Yeah, I know, long time no post…

June 14, 2012

I’ve been busy recently, with casual work, and two evenings a week taken up attending bellydance classes again. I’ve missed them  a great deal, and am having a great time learning to move in ways I didn’t think was possible. So I’ve not been doing as much in game as I should. I’ve achieved about 1/2 of the Frostbitten achieve on Eir though. And am packing 2 Souldrinkers, so it’s been pretty good.

And I’ve now got a proper part time job lined up too, in an area which I suspect I am truly going to enjoy.

But enough of me. I want to show some link love for a blog of a good friend of mine. It’s not a WoW blog, but it IS a gaming blog. Card and board games to be precise. And how he’s introducing them to his little girl.

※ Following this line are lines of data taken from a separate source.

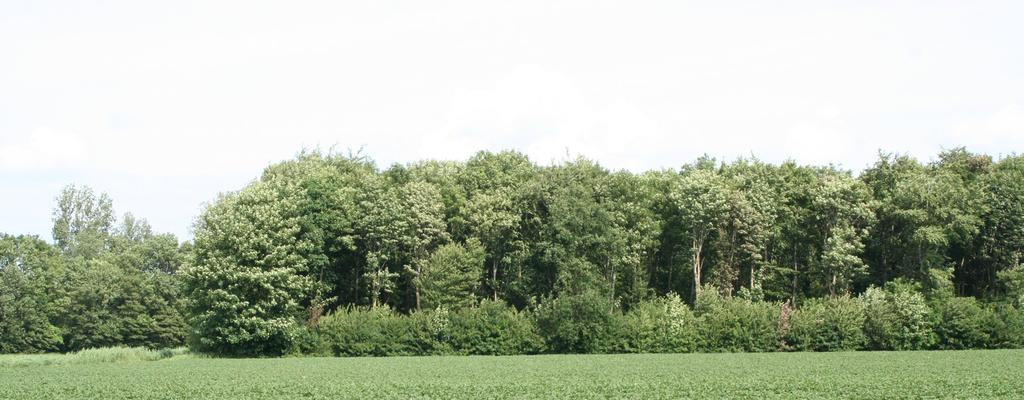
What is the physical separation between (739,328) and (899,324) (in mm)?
11351

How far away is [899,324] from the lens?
64.8 m

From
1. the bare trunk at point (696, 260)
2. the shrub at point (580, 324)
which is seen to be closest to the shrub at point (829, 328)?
the bare trunk at point (696, 260)

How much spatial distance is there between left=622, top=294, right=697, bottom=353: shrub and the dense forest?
0.41ft

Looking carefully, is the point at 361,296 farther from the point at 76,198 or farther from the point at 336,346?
the point at 76,198

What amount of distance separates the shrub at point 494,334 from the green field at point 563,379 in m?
14.2

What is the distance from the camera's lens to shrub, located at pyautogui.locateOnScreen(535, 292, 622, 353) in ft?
220

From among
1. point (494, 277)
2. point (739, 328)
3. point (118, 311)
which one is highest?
point (494, 277)

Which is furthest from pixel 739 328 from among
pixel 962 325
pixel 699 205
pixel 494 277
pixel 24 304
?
pixel 24 304

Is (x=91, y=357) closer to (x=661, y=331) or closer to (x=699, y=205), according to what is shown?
(x=661, y=331)

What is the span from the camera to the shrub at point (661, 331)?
67.0 metres

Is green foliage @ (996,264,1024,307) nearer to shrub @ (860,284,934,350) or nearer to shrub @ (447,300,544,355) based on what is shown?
shrub @ (860,284,934,350)

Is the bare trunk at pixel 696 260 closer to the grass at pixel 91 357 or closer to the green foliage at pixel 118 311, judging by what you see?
the grass at pixel 91 357

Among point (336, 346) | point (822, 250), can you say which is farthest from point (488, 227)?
point (822, 250)

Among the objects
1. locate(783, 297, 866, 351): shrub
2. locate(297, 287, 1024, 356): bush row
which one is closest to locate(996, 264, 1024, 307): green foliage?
locate(297, 287, 1024, 356): bush row
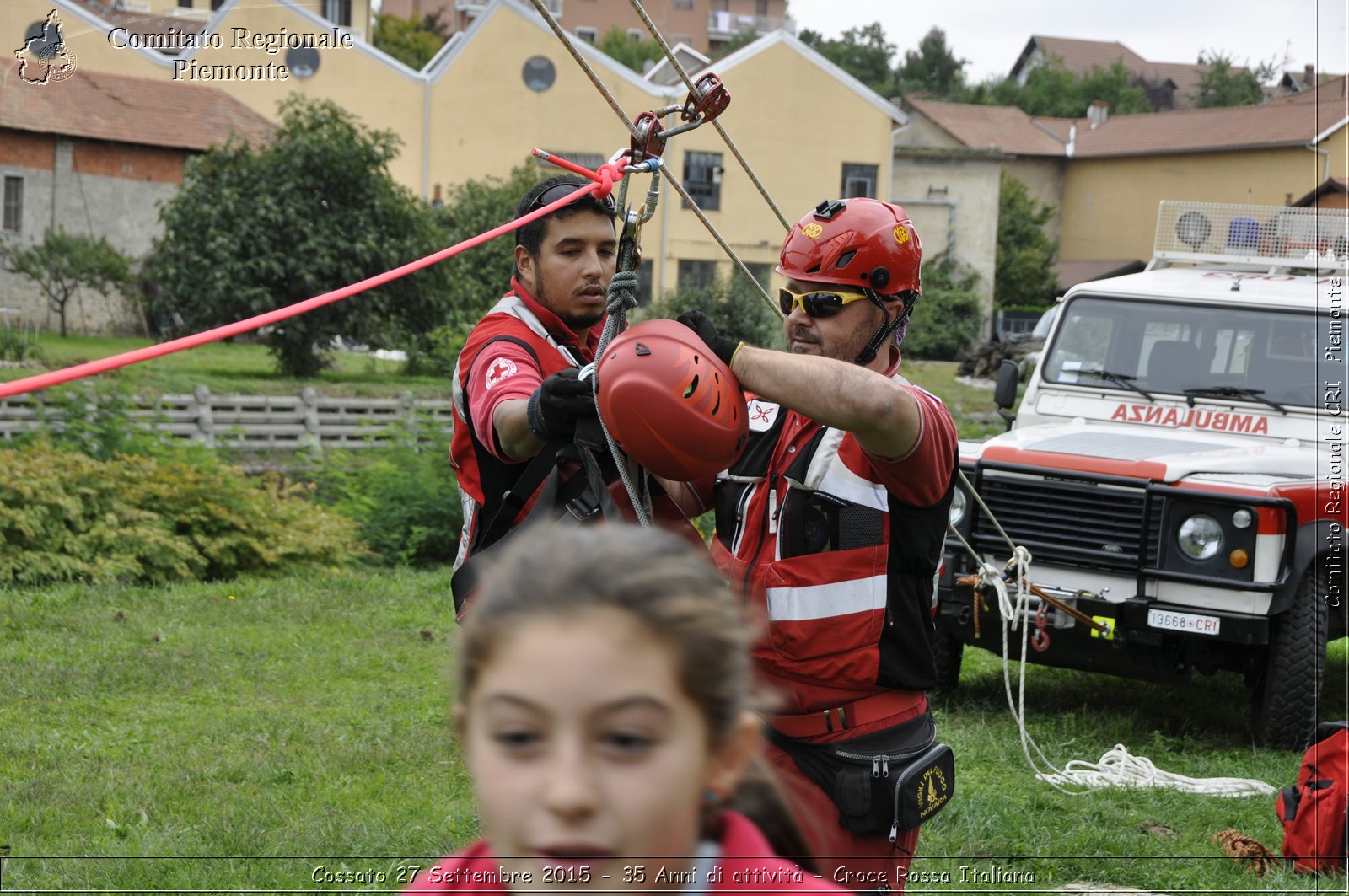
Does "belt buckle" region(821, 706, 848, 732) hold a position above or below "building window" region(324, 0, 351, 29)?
below

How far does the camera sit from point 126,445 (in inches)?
444

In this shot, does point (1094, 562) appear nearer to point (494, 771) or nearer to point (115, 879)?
point (115, 879)

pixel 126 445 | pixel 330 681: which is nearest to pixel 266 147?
pixel 126 445

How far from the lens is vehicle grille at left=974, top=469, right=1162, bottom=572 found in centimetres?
743

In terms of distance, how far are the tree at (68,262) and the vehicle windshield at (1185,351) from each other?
2624cm

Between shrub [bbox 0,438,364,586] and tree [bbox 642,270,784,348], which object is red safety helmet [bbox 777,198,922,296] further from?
tree [bbox 642,270,784,348]

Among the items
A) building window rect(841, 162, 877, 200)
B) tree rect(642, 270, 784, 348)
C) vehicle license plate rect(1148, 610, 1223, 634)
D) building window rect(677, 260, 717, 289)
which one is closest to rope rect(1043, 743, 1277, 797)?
vehicle license plate rect(1148, 610, 1223, 634)

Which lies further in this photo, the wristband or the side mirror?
the side mirror

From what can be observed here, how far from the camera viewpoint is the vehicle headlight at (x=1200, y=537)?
729 cm

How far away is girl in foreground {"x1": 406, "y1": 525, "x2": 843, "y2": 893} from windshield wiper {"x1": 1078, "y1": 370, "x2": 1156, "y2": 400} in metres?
7.67

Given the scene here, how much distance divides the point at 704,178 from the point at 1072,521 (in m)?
35.7

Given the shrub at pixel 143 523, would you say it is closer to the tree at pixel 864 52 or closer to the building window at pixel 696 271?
the building window at pixel 696 271

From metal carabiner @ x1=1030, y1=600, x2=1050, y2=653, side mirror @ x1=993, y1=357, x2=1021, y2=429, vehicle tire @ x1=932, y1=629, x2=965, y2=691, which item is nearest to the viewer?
metal carabiner @ x1=1030, y1=600, x2=1050, y2=653

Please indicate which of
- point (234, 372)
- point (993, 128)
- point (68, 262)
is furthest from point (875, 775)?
point (993, 128)
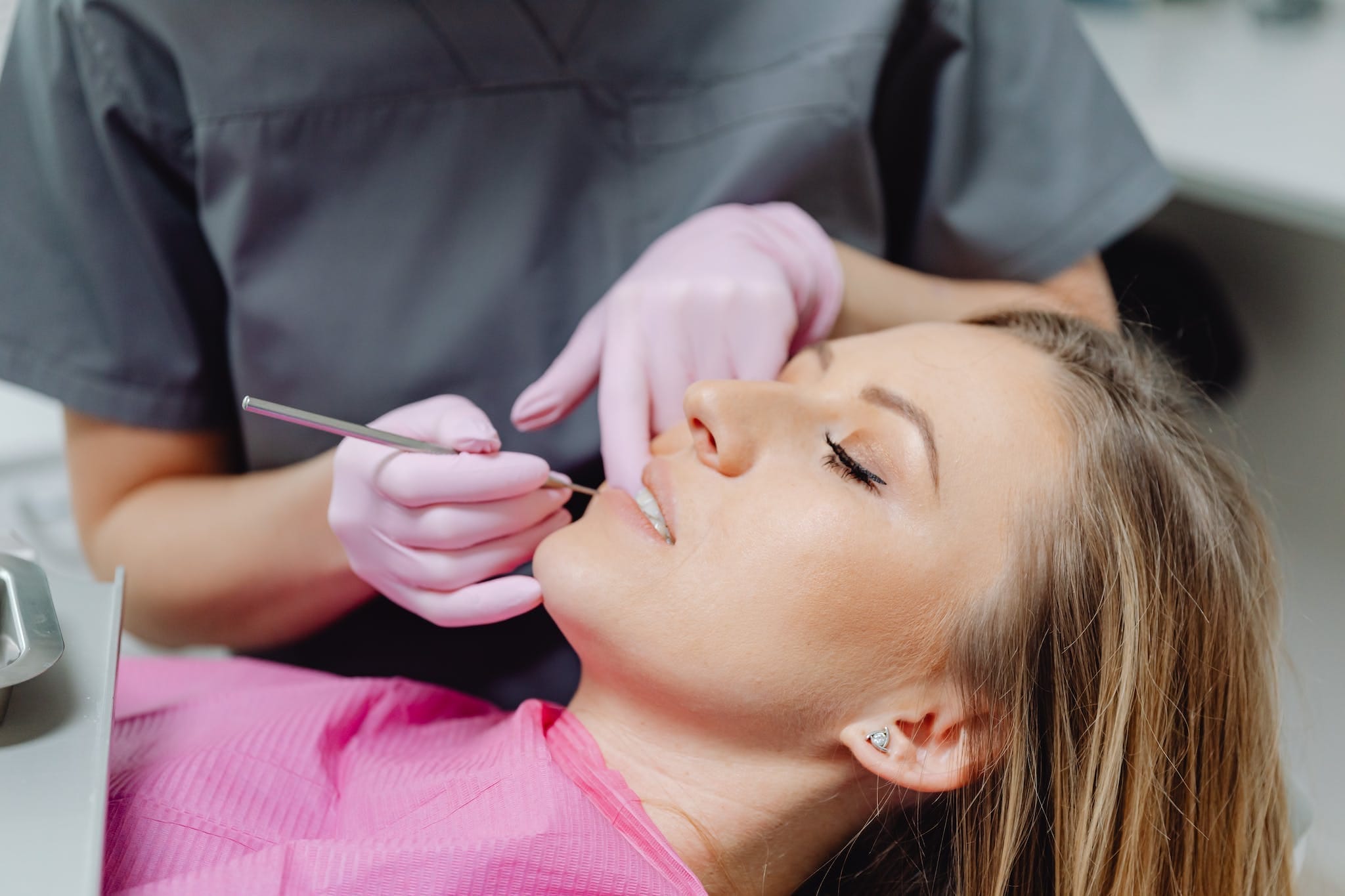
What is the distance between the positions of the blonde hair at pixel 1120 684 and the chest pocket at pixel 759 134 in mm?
264

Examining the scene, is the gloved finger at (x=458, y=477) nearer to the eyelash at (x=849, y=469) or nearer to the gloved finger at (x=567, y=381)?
the gloved finger at (x=567, y=381)

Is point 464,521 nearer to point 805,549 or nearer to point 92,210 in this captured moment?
point 805,549

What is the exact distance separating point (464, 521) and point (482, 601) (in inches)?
2.5

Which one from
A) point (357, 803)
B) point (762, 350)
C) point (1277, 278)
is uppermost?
point (762, 350)

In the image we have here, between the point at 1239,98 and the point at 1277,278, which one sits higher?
the point at 1239,98

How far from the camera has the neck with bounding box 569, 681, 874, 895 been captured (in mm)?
813

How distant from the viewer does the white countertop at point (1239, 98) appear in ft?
4.21

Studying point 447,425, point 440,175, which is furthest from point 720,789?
point 440,175

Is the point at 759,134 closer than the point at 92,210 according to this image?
No

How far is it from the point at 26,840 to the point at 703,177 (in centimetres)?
75

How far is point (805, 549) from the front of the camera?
0.77 meters

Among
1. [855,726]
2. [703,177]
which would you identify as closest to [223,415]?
[703,177]

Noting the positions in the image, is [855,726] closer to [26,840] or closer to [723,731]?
[723,731]

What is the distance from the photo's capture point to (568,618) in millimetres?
802
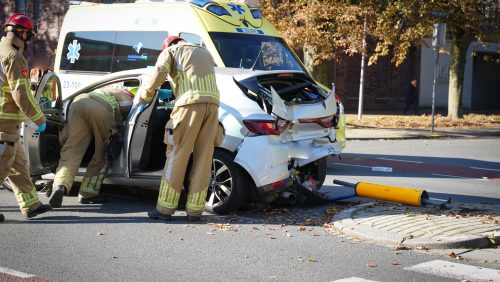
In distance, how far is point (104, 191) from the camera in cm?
988

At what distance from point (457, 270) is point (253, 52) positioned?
6440 millimetres

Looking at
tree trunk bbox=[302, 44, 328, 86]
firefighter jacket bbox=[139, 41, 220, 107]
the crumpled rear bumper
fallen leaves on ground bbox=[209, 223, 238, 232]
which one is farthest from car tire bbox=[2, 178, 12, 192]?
tree trunk bbox=[302, 44, 328, 86]

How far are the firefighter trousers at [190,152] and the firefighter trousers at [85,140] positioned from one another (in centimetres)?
109

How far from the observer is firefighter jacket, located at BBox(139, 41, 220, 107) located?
25.1 ft

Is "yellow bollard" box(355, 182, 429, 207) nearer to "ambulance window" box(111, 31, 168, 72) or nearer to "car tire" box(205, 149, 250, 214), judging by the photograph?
"car tire" box(205, 149, 250, 214)

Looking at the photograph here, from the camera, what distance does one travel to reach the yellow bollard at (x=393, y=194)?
8.41 meters

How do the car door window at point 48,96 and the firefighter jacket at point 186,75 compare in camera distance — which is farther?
the car door window at point 48,96

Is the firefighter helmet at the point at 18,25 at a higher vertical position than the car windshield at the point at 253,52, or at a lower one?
higher

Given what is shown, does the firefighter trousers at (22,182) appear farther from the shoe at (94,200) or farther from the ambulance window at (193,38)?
the ambulance window at (193,38)

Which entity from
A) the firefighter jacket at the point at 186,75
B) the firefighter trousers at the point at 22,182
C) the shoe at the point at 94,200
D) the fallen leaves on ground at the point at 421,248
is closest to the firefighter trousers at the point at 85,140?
the shoe at the point at 94,200

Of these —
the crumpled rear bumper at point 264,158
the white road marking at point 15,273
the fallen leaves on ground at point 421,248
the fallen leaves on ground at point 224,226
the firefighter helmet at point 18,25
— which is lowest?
the fallen leaves on ground at point 224,226

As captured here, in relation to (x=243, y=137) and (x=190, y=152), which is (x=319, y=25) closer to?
(x=243, y=137)

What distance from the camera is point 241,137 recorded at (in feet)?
26.7

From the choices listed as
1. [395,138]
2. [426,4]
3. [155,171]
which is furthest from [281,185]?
[426,4]
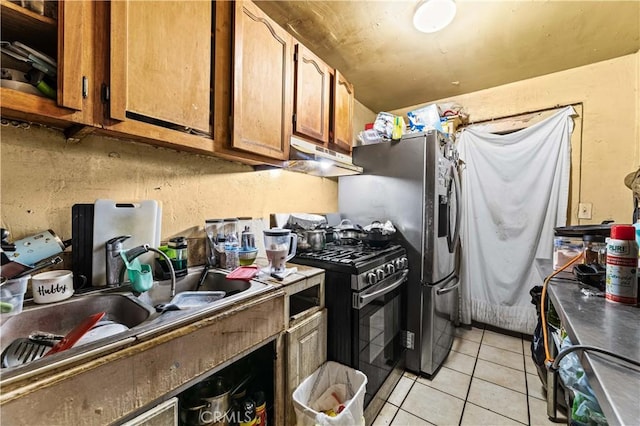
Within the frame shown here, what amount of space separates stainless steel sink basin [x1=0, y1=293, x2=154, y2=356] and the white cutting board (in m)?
0.12

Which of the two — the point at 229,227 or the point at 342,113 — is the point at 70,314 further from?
the point at 342,113

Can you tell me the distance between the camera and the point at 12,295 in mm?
765

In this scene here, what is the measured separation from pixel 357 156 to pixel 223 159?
115cm

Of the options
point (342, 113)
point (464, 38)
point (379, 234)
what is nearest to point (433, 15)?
point (464, 38)

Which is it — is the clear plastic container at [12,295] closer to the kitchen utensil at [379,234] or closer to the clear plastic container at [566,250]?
the kitchen utensil at [379,234]

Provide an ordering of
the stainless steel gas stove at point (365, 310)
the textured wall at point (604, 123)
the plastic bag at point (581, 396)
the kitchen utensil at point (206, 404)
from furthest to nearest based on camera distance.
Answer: the textured wall at point (604, 123) → the stainless steel gas stove at point (365, 310) → the kitchen utensil at point (206, 404) → the plastic bag at point (581, 396)

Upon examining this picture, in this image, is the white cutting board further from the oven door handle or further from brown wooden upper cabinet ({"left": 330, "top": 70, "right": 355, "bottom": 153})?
brown wooden upper cabinet ({"left": 330, "top": 70, "right": 355, "bottom": 153})

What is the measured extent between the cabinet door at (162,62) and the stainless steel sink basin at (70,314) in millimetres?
658

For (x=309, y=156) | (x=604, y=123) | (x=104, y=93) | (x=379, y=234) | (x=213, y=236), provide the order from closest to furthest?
(x=104, y=93) → (x=213, y=236) → (x=309, y=156) → (x=379, y=234) → (x=604, y=123)

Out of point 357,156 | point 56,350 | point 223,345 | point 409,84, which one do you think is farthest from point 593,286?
point 409,84

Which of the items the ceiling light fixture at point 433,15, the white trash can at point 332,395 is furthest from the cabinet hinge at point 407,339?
the ceiling light fixture at point 433,15

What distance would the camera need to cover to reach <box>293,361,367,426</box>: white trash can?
3.55 ft

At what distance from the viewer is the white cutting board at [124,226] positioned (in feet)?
3.43

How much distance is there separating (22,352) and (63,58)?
87cm
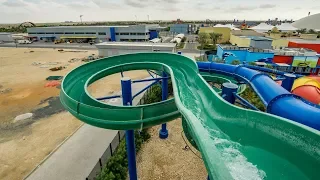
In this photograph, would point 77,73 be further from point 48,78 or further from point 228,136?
point 48,78

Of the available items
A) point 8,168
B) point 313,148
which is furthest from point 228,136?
point 8,168

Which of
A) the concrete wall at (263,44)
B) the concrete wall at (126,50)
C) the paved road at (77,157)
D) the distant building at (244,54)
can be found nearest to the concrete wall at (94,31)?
the concrete wall at (126,50)

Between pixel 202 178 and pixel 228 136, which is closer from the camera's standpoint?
pixel 228 136

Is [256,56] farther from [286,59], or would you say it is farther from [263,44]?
[263,44]

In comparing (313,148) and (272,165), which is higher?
(313,148)

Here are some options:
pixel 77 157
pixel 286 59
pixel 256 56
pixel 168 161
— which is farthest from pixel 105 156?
pixel 286 59

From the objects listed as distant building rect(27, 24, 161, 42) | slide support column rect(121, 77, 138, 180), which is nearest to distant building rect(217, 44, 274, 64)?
slide support column rect(121, 77, 138, 180)
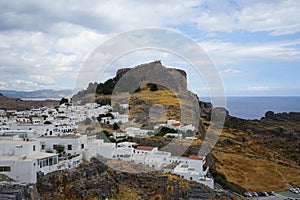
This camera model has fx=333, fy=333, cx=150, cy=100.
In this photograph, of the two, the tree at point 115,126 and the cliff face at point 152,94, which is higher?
the cliff face at point 152,94

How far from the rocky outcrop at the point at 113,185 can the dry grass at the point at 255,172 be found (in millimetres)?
12762

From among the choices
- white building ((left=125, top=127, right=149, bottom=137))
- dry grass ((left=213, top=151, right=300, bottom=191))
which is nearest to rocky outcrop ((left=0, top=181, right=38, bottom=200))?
white building ((left=125, top=127, right=149, bottom=137))

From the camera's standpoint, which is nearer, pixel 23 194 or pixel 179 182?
pixel 23 194

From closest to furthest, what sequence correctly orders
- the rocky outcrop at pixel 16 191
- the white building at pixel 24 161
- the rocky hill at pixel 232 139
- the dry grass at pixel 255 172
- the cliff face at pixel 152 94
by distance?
the rocky outcrop at pixel 16 191 → the white building at pixel 24 161 → the dry grass at pixel 255 172 → the rocky hill at pixel 232 139 → the cliff face at pixel 152 94

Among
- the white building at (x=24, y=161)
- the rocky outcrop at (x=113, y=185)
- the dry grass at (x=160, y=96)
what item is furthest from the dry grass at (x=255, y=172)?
the white building at (x=24, y=161)

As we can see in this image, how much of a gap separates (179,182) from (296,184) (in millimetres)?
18805

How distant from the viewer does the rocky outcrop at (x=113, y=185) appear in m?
19.5

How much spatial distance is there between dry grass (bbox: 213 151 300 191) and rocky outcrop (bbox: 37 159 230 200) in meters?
12.8

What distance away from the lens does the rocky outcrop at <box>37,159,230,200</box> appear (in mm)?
19547

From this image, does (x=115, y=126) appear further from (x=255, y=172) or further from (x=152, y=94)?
(x=152, y=94)

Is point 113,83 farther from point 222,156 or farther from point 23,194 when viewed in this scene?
point 23,194

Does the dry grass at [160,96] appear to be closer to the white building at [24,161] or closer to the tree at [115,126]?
the tree at [115,126]

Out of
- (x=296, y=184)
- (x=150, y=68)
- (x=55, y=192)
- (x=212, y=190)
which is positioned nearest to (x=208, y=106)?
(x=150, y=68)

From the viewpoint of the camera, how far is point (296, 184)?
119 ft
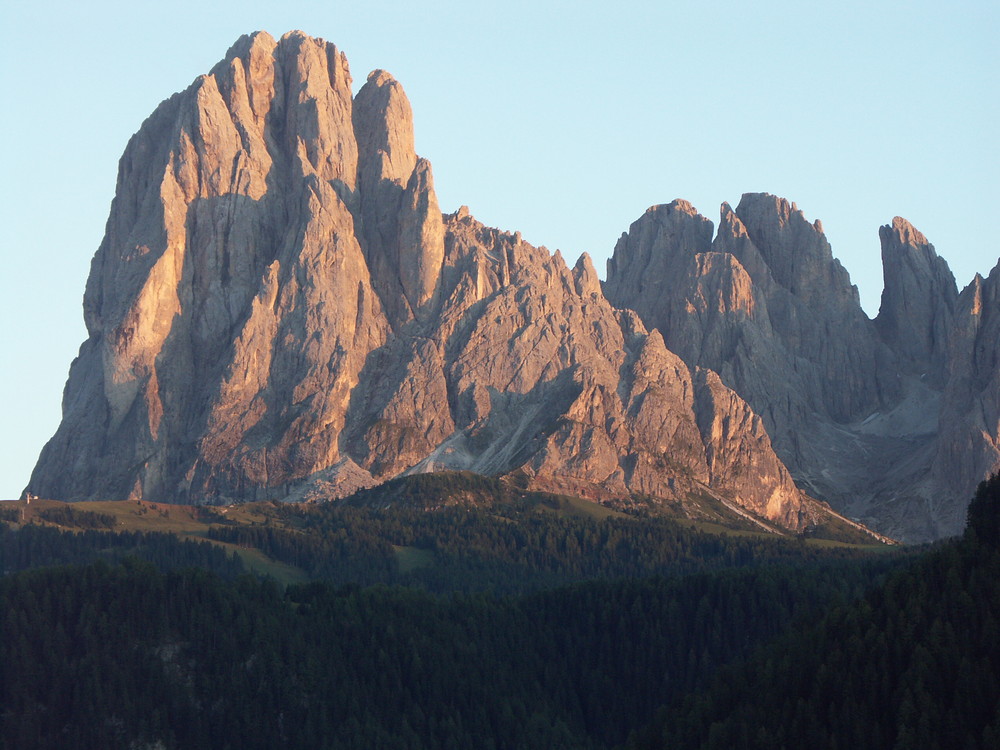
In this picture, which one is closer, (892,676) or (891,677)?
(891,677)

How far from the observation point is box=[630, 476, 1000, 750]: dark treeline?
140 metres

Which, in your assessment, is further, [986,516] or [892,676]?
[986,516]

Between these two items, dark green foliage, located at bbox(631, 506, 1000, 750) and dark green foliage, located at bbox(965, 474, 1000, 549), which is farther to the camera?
dark green foliage, located at bbox(965, 474, 1000, 549)

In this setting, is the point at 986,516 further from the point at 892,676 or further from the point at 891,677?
the point at 891,677

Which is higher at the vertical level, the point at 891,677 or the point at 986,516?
the point at 986,516

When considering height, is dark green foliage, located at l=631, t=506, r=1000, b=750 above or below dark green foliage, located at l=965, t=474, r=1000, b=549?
below

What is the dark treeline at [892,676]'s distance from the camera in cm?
14050

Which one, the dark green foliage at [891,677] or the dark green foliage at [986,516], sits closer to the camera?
the dark green foliage at [891,677]

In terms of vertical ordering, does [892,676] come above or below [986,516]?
below

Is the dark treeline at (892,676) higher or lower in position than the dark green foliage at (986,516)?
lower

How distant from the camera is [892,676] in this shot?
14975 cm

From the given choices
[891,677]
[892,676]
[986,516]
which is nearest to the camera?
[891,677]

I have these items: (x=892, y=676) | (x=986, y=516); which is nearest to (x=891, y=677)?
(x=892, y=676)

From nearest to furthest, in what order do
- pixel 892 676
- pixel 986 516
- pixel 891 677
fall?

It’s a beautiful blog, and I’d heartily recommend it to gaming parents of youngsters, and as a shining example of some exceptional parenting. If you know of anyone who’ll really enjoy it, please do feel free to spread the word!

Training a gamer






The Secret W…tf?!

May 14, 2012

I must admit, when I first heard about The Secret World, it ticked all my boxes.

Let me explain a little further. I was brought up on table-top rpg. I ran Cthulhu for a bit – I even volunteered my services as a gamesmaster in the Student Nationals this year after a rather long sabbatical. Yeah, I know, I’m not technically a student, but I’m friends with members of the Uni role-playing teams our way, and they wanted some help. It was hard work and it was fun. A lot of fun.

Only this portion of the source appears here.